§ Your goal: In the text below, turn the paragraph that begins "Three years ago, he renovated" into a short bulleted list that keeps its main facts.

§ Passage provided:
There are no words…
A picture paints a thousand words. Today there are no words, just pictures. Take a close look at them. In a few days time I will put into words one of the most incredible stories unfolding here in Zambia!
Man on a mission…
Six weeks ago, John Cornelius from Loads of Love and Evangel Church in Chatham, arrived at TTC here in Kitwe. John comes once a year to Zambia “as a man on a mission”.
Three years ago, he renovated the third floor of the prayer tower which has now become “The Robert Hall Ministry Formation Center”. It is from this tower that RTC leads its ministry to the Continent of Africa. This year, John’s mission was to start construction on the new chapel on the grounds of Trans Africa Theological College.
It never ceases to amaze me what can be accomplished by one man when he is on a mission. John has a gift in getting national workers to come alongside of him and work hard from early morning to late afternoon six days a week.
The chapel will seat eight hundred people when it is finished. The target date for completion and dedication of the facility is March 2014.
God, give us more John C’s. People who, in the midst of retirement, find a place to use their God given giftings. Thank you John for coming again this year to Zambia. Thank you for your passion, vision and hard work. Thank you for mentoring young Zambian men in the excellence of construction.
As you leave for Canada tomorrow, please know that you leave behind a structure that in a few months time, will be used to the glory of God. You are an incredible man, with an incredible mission. Those of us who have the privilege of getting to spend time with you on Zambian soil are always impacted by your life.
Until next Monday…
On Saturday, while checking up on the young man who was doing some yard work outside of our wall, MJ heard what she thought was the sound of a chirping bird. After further investigation, she discovered that the chirping was actually coming out of the mouth of a very small kitten, and I mean very small.
Within seconds, the chirping kitten was lovingly brought inside the wall to the safety and comfort of two women and a new home. I guess kitty litter and cat food are an indication that MJ and Amber mean business about the adoption on Kopa Street.

§ Records supplied:
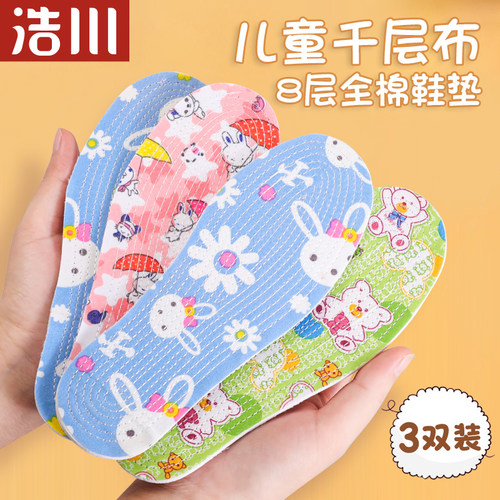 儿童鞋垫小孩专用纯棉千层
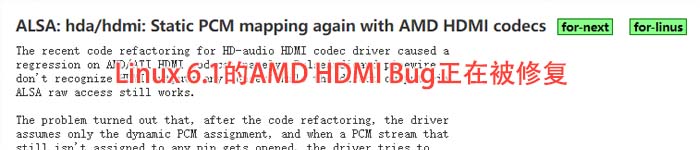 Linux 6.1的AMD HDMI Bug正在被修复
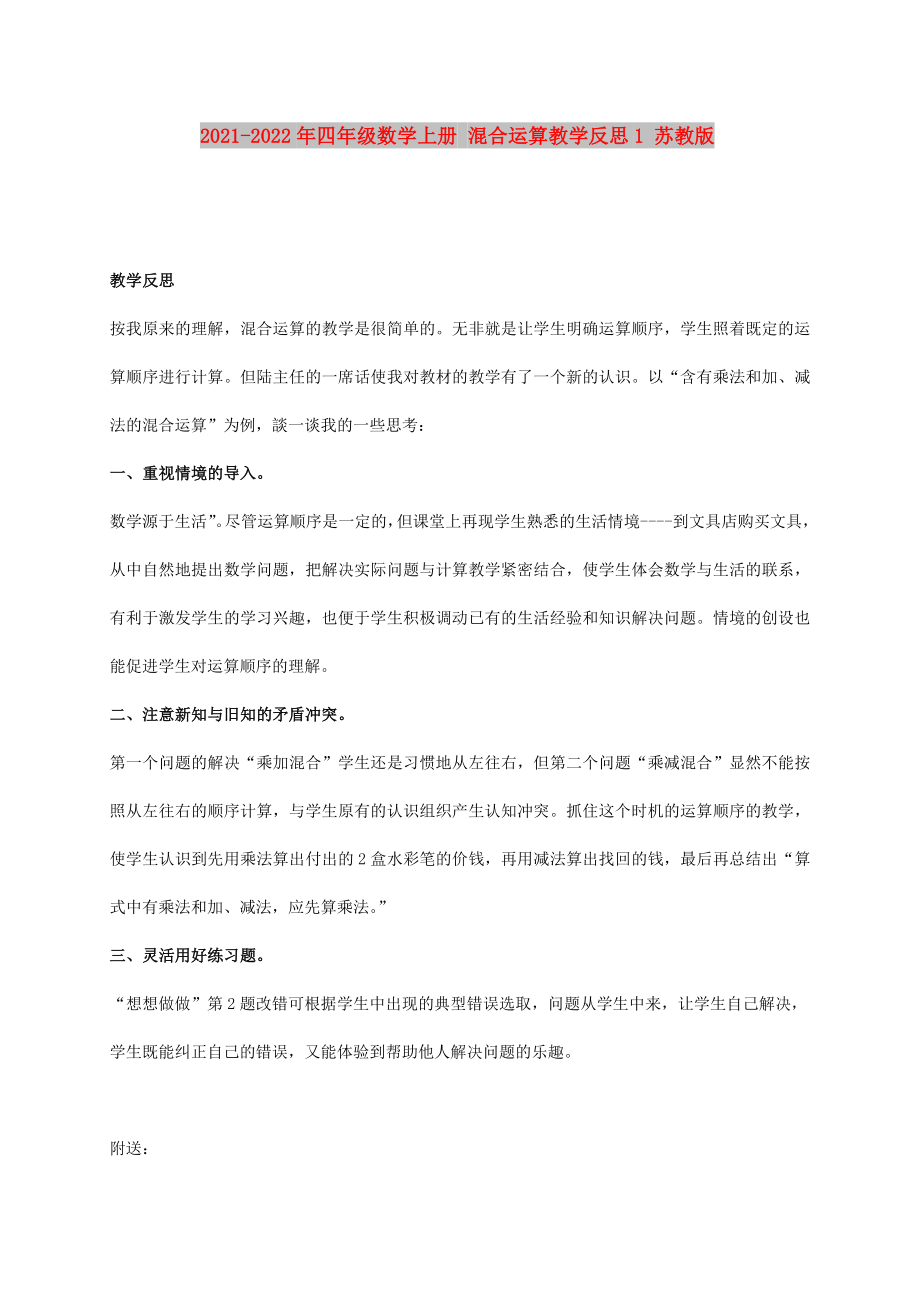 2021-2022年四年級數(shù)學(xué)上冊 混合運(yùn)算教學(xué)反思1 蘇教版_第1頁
...
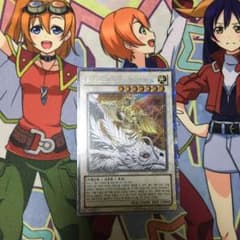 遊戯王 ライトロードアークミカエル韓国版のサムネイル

§ Completed exercise:
- Three years ago, John renovated the third floor of the prayer tower, which is now "The Robert Hall Ministry Formation Center."
- RTC leads its ministry to the Continent of Africa from this tower.
- This year, John's mission was to start building the new chapel on the grounds of Trans Africa Theological College.